3-2. Activités chamaniques comme « Don »

Dans la perspective de la socio-anthropologie de M. Mauss, la mise en discours du langage rituel peut être considérée comme ayant pour visée de contracter entre deux mondes hétérogènes un compromis qui est de l’ordre de « don ». Le principe de réciprocité de toute communication est tel que l’offre de l’un doit être suivie d’un autre acte de donation, « contre-don », assumé par celui qui en est bénéficiaire. La valeur qu’on investit dans une activité chamanique quelconque aura tendance à être détachable, décrochable de différents usages (pratique ou esthétique ou d’autres) qui peuvent être faits du langage du chaman. Dès lors, la sphère de pratiques socio-culturelles se transforme en un lieu d’investissement mythique pour les sujets qui s’y projettent. Ainsi l’objet-valeur qu’ils y investissent devient-il commensurable et donc équivalent à d’autres artefacts à l’oeuvre dans la même structure d’échange. En mettant en branle le langage rituel, le chaman attribue un don à des esprits qui se voient contraints à lui répondre de quelque manière que ce soit. Etant donné le statut de destinataires du don du chaman, on peut s’attendre à ce que les esprits lui attribuent un contre-don. La valeur de don serait autrement vouée à l’échec par la transgression du principe de réciprocité lui-même. On voit donc une double communication qui met en scène deux programmes narratifs élémentaires de natures transitive et participative : la conjonction du sujet1 (bénéficiaire du rituel chamanique) avec un objet-valeur de type pragmatique est réalisée par l’acte de renonciation de l’autre sujet2 (donateur du rituel) qui le lui attribue sous la forme de don. Simultanément, le sujet2 se trouve conjoint avec un autre objet-valeur de type cognitif ou thymique que le sujet1 lui attribue à son tour en guise de contre-don, sans s’en priver pour autant.

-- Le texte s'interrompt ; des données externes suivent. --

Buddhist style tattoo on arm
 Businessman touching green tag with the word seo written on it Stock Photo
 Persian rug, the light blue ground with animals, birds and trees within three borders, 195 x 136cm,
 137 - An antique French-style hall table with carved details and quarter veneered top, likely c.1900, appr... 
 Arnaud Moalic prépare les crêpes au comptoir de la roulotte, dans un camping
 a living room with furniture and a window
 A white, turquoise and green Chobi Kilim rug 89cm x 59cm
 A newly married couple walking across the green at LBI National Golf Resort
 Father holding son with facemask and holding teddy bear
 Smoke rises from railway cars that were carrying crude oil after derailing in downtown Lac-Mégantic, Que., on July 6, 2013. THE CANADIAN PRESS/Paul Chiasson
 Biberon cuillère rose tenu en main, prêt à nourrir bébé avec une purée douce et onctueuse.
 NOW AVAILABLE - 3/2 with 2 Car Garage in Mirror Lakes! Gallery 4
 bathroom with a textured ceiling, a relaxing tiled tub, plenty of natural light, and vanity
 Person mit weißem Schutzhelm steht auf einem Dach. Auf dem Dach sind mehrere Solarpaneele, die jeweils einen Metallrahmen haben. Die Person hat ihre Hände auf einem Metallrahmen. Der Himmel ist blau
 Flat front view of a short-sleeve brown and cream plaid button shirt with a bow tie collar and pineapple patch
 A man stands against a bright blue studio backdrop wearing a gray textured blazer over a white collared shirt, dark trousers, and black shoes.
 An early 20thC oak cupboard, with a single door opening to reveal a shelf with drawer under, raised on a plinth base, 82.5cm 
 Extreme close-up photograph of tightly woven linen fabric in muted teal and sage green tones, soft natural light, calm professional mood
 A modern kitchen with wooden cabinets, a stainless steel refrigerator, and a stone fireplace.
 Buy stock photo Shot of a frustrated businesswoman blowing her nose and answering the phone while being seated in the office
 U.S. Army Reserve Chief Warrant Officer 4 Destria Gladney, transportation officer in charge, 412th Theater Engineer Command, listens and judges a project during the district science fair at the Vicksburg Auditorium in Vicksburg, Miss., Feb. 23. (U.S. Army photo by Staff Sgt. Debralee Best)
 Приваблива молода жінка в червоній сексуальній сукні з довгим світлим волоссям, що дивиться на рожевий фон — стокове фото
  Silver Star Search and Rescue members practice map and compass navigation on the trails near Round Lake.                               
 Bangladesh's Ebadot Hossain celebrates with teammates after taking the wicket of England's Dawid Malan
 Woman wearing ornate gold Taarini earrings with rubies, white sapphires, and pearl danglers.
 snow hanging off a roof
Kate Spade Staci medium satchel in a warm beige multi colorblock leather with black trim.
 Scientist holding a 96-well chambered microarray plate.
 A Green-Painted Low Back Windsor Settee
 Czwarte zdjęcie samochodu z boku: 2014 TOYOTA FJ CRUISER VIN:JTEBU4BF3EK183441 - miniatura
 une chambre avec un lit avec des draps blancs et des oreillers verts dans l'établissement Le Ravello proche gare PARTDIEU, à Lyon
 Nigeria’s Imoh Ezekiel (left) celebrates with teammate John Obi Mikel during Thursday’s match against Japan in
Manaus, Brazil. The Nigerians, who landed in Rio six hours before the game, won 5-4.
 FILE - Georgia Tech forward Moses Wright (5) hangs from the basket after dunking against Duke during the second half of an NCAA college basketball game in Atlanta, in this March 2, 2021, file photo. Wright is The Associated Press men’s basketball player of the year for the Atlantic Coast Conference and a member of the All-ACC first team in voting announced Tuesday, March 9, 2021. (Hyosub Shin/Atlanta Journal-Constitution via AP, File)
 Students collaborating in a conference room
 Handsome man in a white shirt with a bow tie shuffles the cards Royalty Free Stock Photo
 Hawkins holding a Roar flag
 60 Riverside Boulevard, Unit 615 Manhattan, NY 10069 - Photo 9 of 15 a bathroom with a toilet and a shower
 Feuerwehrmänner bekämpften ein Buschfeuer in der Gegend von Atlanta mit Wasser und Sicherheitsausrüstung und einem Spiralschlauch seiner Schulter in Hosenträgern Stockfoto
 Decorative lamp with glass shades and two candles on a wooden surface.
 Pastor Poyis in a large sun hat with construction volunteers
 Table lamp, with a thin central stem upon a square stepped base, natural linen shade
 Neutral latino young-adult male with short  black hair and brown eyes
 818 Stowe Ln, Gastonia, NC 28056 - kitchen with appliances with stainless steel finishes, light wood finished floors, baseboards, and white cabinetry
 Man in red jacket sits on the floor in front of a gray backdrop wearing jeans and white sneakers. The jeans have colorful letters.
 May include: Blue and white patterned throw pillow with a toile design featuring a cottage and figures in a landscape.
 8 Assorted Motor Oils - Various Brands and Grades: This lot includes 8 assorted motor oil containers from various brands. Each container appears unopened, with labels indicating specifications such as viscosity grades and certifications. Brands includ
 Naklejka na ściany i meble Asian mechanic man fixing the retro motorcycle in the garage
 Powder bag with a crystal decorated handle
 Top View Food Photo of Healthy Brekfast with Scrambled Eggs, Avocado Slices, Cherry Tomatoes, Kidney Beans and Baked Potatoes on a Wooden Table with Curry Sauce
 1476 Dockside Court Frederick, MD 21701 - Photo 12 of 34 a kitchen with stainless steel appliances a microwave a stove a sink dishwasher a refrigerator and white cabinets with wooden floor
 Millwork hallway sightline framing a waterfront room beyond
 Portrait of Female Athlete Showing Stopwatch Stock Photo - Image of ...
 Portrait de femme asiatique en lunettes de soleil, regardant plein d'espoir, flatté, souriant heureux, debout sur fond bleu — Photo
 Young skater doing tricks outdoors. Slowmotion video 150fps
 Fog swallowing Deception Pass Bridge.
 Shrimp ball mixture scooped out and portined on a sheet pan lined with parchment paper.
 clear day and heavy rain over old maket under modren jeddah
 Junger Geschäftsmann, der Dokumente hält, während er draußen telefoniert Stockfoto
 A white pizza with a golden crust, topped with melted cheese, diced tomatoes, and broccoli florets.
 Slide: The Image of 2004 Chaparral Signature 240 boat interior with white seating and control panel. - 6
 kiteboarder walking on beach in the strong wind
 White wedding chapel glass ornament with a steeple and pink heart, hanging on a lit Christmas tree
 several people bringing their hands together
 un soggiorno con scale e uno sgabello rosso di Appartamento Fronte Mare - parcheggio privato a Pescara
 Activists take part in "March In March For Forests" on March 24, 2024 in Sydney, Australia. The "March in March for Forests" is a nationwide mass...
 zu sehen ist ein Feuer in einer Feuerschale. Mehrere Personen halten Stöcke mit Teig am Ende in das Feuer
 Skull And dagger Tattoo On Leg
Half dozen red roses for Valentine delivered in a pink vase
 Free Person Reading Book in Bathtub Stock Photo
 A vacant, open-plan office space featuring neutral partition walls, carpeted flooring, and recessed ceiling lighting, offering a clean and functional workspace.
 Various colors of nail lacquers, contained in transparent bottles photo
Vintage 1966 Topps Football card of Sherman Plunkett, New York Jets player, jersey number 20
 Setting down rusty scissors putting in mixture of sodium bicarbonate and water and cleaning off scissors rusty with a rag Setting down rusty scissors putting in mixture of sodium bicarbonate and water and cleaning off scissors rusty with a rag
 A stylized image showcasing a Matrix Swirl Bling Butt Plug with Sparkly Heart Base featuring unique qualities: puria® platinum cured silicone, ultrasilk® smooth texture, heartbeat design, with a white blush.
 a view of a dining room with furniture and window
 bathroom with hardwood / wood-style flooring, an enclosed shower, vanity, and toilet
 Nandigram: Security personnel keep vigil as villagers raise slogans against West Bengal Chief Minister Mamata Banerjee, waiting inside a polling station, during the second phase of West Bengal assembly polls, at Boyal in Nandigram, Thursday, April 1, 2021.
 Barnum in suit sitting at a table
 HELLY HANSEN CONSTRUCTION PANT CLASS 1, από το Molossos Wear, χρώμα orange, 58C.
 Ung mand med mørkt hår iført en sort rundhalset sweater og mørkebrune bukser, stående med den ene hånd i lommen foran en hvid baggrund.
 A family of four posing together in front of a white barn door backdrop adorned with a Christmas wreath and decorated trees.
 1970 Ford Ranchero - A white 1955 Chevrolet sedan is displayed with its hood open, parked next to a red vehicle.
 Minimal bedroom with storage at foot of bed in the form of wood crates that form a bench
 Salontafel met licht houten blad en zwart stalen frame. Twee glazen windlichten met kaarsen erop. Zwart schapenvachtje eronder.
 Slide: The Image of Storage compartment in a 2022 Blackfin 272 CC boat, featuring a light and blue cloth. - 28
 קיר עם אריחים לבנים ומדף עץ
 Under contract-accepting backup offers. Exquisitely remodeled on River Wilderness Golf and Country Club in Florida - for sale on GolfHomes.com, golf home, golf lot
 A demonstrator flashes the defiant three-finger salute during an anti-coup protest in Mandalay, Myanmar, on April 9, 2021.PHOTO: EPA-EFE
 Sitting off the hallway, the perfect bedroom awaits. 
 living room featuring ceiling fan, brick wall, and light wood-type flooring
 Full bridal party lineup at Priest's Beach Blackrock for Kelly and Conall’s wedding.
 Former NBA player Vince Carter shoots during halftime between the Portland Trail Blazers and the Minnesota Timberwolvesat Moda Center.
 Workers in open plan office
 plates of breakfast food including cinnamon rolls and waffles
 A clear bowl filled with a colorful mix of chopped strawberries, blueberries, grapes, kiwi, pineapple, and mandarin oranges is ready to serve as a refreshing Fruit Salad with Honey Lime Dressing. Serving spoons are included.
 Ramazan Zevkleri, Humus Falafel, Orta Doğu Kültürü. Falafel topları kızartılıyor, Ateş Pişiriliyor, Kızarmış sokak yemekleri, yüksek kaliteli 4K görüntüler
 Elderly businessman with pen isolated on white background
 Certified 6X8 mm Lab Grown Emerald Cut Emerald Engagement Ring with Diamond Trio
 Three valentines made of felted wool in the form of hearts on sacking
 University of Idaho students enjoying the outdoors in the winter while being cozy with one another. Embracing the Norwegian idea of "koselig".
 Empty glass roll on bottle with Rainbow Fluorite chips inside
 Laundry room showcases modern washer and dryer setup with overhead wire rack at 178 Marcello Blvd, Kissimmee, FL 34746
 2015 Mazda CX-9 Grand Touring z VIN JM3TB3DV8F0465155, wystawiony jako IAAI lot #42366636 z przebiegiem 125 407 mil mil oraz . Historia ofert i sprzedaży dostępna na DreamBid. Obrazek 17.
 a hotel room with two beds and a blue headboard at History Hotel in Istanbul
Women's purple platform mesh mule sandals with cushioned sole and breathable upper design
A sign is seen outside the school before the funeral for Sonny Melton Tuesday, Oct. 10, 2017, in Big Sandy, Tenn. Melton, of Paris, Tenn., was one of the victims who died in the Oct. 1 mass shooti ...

C’est ainsi que l’équilibre de l’échange sera rétabli entre les sujets qui participent au même univers axiologique.

En termes de valences, il nous sera possible d’aborder le rituel chamanique comme acte de don en nous penchant sur le soubassement fiduciaire de la structure d’échange généralisée où se met en jeu l’objet-valeur. La théorie anthropologique du phénomène de don sera ainsi rapprochée de la sémiotique tensive.